● Task directions
Pull out every line of the data below that contains the string "closest", treating uppercase and lowercase letters as different.

● Given entries
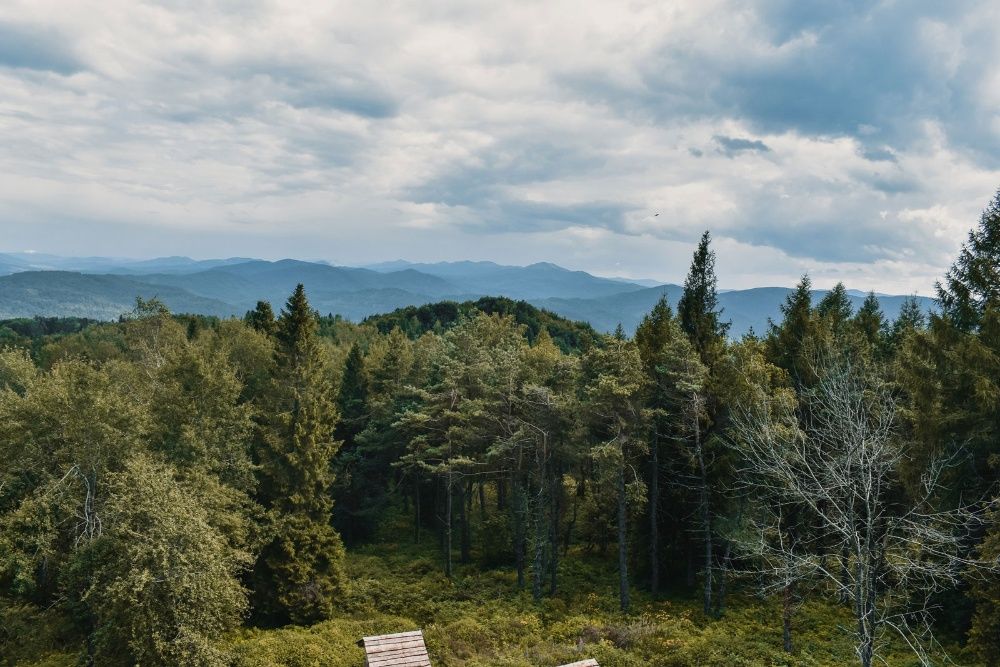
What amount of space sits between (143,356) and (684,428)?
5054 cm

* * *

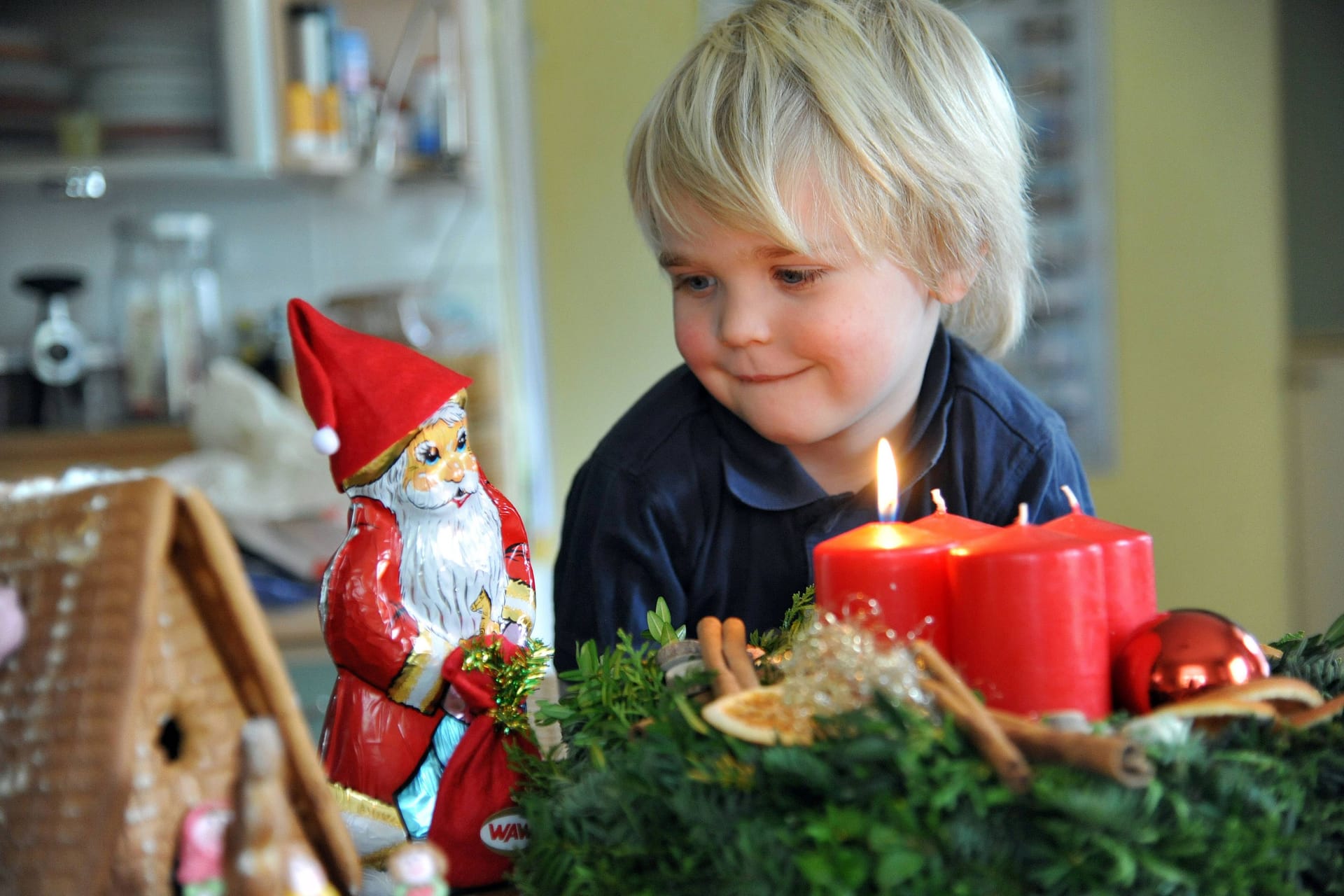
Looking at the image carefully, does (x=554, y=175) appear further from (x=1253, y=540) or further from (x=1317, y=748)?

==

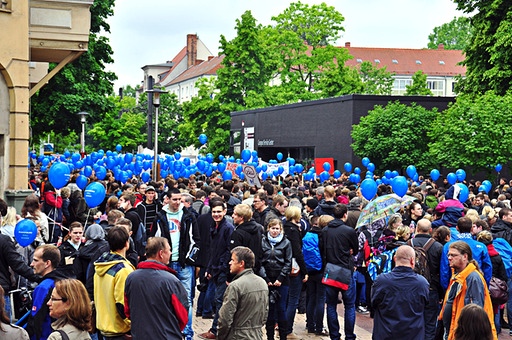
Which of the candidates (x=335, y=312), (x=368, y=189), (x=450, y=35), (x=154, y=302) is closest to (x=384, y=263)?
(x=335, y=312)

● Result for this exercise
Which of the candidates (x=335, y=312), (x=368, y=189), (x=450, y=35), (x=154, y=302) is closest to (x=384, y=263)?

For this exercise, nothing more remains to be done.